- Born: 3 October 1947 Kingston, Jamaica
- Origin: Kingston, Jamaica
- Died: 4 September 2014 (aged 66) Brooklyn, New York, U.S
- Genres: Rocksteady, reggae
- Instrument: Vocals
- Years active: 1960s–2014
- Website: www.songs4lifeministry.com

= Hopeton Lewis =

Jamaican-American singer (1947–2014)

Hopeton Lewis (3 October 1947 – 4 September 2014) was a Jamaican born singer of rocksteady and reggae, an arranger, and radio music presenter.

==Biography==
Lewis was born in Kingston, Jamaica. He sang in church from an early age, and started performing as a youth, forming a singing group called the Regals. By the mid-1960s, he began recording and had one of the earliest rocksteady hits with "Take It Easy" in late 1966. The track was recorded with Lynn Taitt and the Jets, and is regarded as one of the first rocksteady singles. He had several more Jamaican hits in the late 1960s and early 1970s, including the first 'herb' song ever recorded there, "Cool Collie". He worked for Duke Reid as an arranger and backing vocalist, and won the Festival Song Contest in 1970 with "Boom Shaka Lacka". He began working as a singer with Byron Lee & the Dragonaires, and in 1971 had a hit with "Grooving Out on Life".

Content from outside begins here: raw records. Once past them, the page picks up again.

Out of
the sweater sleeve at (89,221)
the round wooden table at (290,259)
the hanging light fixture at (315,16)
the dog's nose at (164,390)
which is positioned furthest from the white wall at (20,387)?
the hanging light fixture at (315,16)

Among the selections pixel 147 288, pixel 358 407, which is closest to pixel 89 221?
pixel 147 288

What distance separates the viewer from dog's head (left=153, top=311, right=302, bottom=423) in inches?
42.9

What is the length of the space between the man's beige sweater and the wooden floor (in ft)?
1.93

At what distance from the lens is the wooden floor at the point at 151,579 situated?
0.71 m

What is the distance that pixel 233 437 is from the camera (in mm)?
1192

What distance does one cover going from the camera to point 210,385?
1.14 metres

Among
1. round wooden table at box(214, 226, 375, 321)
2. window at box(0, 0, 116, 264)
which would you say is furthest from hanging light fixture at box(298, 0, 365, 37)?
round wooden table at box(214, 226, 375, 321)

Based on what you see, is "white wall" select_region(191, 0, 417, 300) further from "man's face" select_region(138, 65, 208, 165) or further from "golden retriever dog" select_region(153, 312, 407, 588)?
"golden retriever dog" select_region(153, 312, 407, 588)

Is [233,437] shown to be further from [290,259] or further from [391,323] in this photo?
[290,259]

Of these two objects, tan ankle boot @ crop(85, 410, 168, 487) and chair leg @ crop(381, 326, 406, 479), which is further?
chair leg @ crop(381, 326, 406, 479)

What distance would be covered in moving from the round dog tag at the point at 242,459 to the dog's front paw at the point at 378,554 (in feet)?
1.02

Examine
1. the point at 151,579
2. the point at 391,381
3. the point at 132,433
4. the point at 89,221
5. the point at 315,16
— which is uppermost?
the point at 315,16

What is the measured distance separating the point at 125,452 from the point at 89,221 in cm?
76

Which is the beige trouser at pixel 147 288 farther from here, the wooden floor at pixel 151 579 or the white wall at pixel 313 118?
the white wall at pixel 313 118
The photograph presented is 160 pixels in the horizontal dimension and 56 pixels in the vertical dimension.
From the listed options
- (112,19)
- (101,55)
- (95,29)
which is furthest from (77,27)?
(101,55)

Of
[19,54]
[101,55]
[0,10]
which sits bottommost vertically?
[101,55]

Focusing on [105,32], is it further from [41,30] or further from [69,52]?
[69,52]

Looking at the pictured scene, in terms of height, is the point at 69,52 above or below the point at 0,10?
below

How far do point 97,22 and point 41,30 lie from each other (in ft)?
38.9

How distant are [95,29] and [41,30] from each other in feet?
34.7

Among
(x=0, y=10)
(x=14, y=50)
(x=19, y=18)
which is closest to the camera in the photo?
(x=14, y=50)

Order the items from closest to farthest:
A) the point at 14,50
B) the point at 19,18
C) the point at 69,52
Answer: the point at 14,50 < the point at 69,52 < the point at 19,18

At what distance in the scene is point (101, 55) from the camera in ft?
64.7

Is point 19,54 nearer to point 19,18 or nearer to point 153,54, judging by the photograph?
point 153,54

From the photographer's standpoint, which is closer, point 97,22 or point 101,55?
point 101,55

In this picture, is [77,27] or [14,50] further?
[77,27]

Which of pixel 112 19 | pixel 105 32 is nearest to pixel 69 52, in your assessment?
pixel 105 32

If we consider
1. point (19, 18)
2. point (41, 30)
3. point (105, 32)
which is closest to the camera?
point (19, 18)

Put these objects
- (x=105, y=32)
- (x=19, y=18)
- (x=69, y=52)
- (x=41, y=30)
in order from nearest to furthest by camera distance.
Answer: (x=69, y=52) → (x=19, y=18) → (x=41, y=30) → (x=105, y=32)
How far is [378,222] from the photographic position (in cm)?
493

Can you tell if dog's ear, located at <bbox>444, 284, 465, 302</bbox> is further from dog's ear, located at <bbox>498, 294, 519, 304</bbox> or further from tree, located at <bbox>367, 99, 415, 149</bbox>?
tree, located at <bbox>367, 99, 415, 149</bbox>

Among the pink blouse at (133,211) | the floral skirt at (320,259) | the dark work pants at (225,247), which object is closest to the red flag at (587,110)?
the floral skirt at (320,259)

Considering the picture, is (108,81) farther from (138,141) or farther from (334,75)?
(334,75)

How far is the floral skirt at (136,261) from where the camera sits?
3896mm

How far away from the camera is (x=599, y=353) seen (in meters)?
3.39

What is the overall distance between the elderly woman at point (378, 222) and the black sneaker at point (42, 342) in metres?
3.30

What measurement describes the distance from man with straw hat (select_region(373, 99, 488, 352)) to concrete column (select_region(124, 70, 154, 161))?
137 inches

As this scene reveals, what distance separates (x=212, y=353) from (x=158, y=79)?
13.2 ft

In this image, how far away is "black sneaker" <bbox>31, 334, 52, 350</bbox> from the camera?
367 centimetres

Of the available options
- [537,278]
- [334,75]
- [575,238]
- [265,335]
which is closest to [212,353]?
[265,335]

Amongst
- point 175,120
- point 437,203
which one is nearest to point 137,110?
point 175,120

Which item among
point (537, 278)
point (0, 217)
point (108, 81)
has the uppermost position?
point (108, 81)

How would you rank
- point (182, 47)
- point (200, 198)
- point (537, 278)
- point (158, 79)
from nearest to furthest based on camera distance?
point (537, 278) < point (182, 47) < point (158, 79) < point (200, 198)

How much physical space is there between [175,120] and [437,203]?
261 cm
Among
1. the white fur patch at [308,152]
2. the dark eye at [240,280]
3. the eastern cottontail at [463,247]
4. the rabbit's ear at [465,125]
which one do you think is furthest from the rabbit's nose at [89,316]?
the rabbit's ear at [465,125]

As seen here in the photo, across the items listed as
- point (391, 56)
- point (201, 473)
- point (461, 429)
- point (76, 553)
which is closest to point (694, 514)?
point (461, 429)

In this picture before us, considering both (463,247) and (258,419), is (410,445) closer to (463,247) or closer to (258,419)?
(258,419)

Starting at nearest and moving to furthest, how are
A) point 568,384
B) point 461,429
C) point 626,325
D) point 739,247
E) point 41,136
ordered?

Lewis continued to release records, but his success after the early 1970s was limited. Lewis released This Is Gospel in 1996 on his own label, Bay City Music, founded in the 1980s. Much of his later work was in the gospel genre, including Reaching Out to Jesus (2000).

He lived the later period of his life in Brooklyn, New York, where he presented a show on Grace Deliverance Radio.

Lewis died on 4 September 2014 at his home in Brooklyn, aged 66, after suffering kidney failure.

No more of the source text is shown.